Happiness is a proxy for successful adaptation to reality. So yes, if they are successfully adapting to the changing environment, they should be happy. The very least, failing at it will make them pretty “unhappy”.

> We are biological creatures and each one of us chooses to construct meaning of life (or lack thereof) individually.

A weird level of resolution to stop at. We’re also atomic creatures, maybe we shouldn’t care about death? But we’re also conscious creatures that suffer and maybe at least avoiding that is pretty meaningful? I don’t think any nihilist is nihilistic enough to self-immolate for example.

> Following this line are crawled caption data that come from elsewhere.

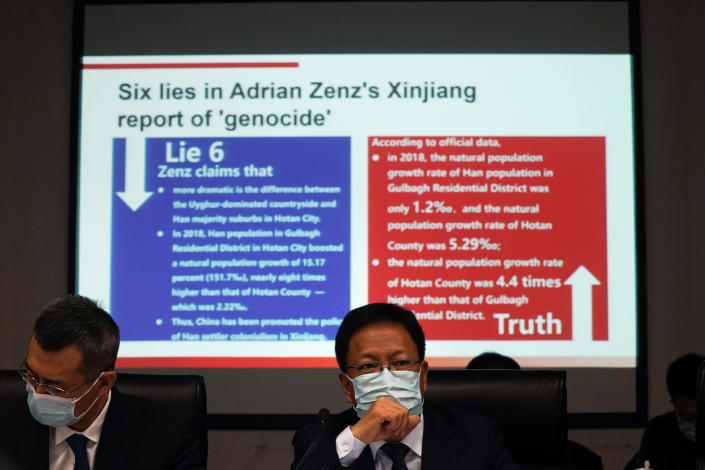 """Xu Guixiang, a deputy spokesperson for the Xinjiang regional government, wears mask near a slide refuting claims of genocide during a press conference in Beijing, China. The Chinese official on Monday denied Beijing has imposed coercive birth control measures among Muslim minority women, following an outcry over a tweet by the Chinese Embassy in Washington claiming that government polices had freed women of the Uighur ethnic group from being """"baby-making machines."""" (AP Photo/Ng Han Guan)"""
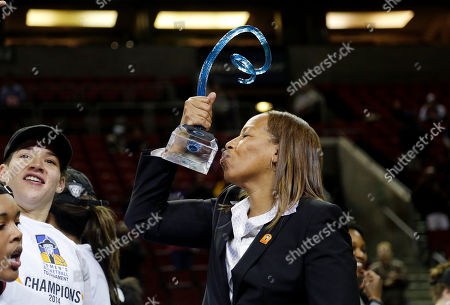 Cynthia Cooper Southern California head coach Cynthia Cooper kisses the championship trophy as she stands with her team on an award podium after they beat Oregon State to win the Pac-12 NCAA college championship basketball game, in Seattle. USC won 71-62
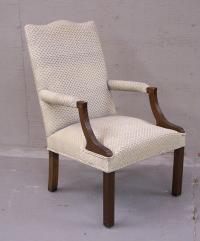 Mahogany upholstered lolling arm chair c1900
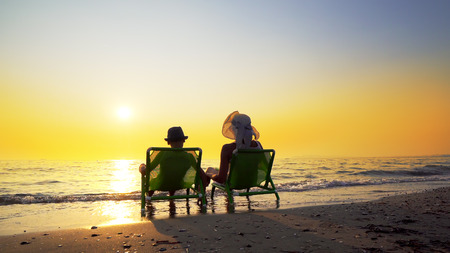 Happy family mother and son with hats enjoy luxury sunset on the beach during summer vacation. Travel concept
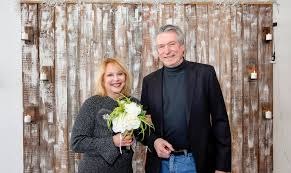 ever after co owners cyndy hoenig and dave dumay pose as a married couple inside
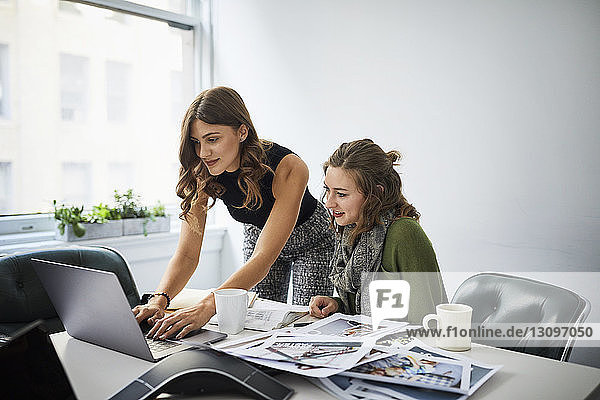 Female colleagues using laptop computer while working at conference table with printouts in board room
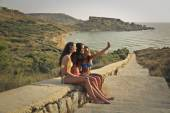 Three girls taking a selfie at the seaside — Stock Photo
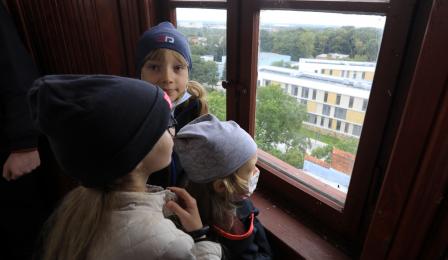 Na zdjęciu: troje dzieci patrzy przez okno w wieży ciśnień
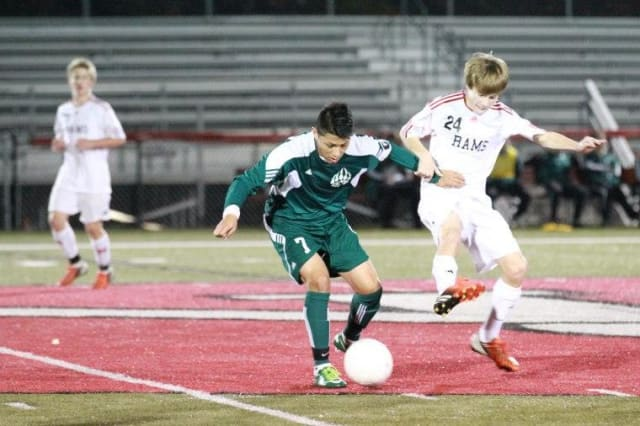 Norwalk's Alejandro Rivera controls the ball during a game against New Canaan earlier this year. The top-seeded Bears play Wilton in the semifinals of the FCIAC boys soccer playoffs on Tuesday.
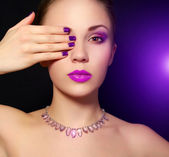 Makeup and manicure. black background — Stock Photo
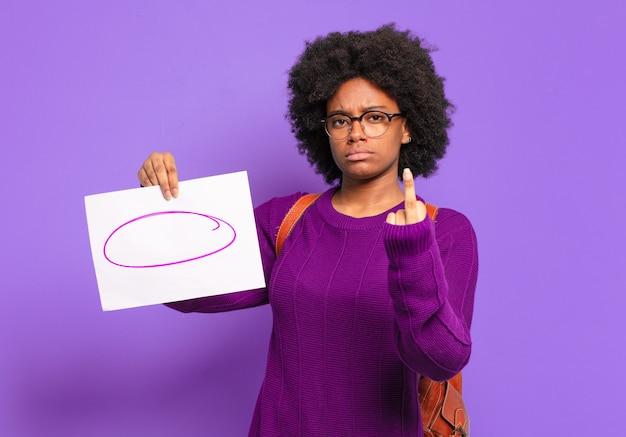 Молодая студентка афро-женщина чувствует себя сердитой, раздраженной, мятежной и агрессивной, переворачивает средний палец, сопротивляется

You could DIY your meaning individually, as is the fashionable belief in this age of post-modern, but it’s liable to crumbling tragically with an inopportune contact with reality. Normativity of reality seeking is a strongly built instinct in any species that knows they have to survive in it, and their meaning emerges from this relationship.

As I understand, happiness is free time from necessary work. Quote from book Hunnicutt, Free time:

Benjamin Franklin, agreeing that “the happiness of individuals is evidently the ultimate end of political society,” offered his vision of Higher Progress: If every man and woman would work for four hours each day on some- thing useful, that labor would produce sufficient to procure all the necessaries and comforts of life, want and misery would be banished out of the world, and the rest of the twenty-four hours might be leisure and happiness.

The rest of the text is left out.